### GIVEN DATA:
================

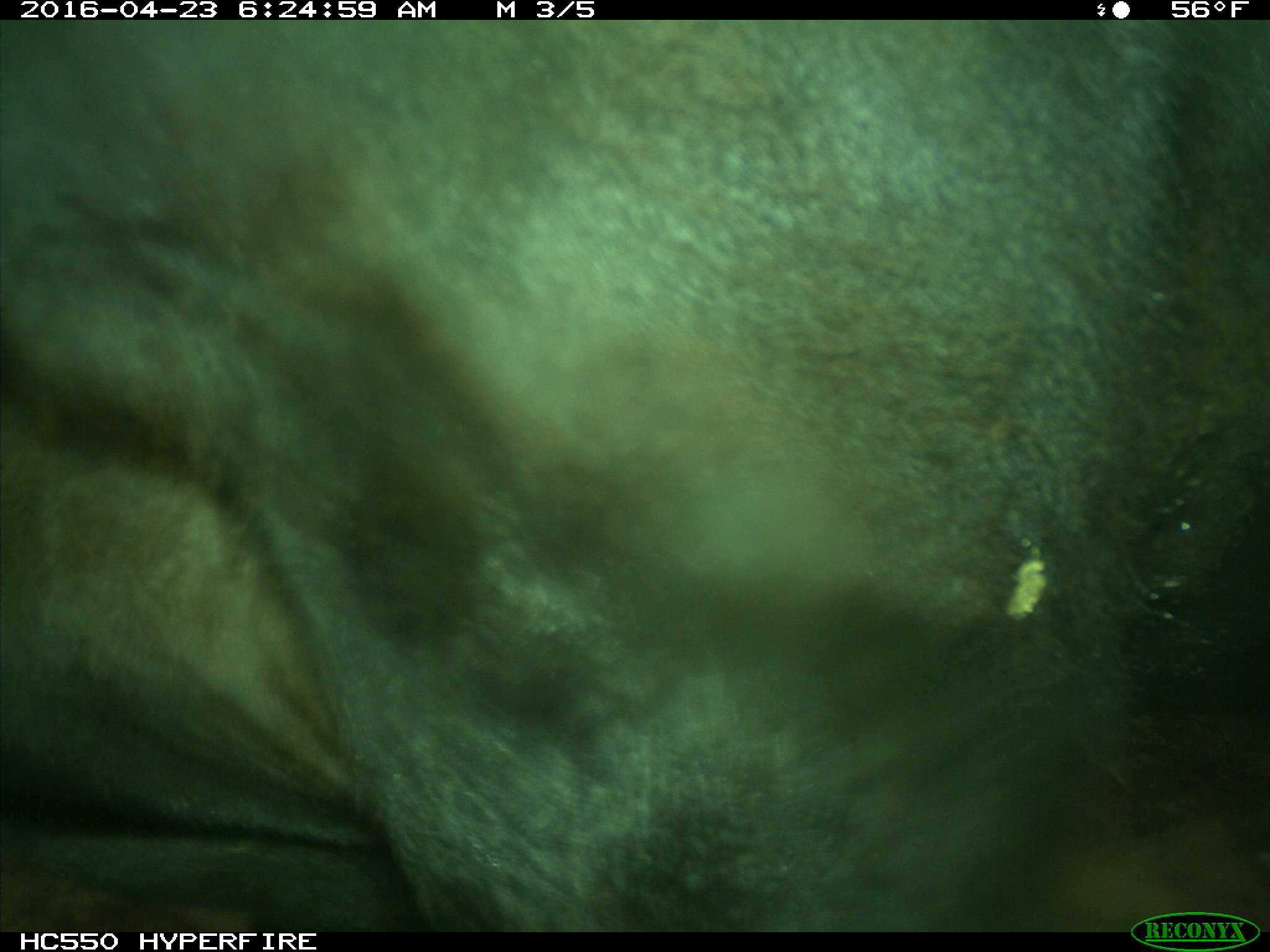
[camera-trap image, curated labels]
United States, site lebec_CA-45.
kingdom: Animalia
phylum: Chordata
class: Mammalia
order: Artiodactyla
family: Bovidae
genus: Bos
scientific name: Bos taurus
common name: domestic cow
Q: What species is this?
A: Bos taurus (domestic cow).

================

### EXERCISE DIRECTIONS:
Repeat every record above exactly. Omit the pictures.

### RESPONSE TO THE EXERCISE:
[camera-trap image, curated labels]
United States, site lebec_CA-45.
kingdom: Animalia
phylum: Chordata
class: Mammalia
order: Artiodactyla
family: Bovidae
genus: Bos
scientific name: Bos taurus
common name: domestic cow
Q: What species is this?
A: Bos taurus (domestic cow).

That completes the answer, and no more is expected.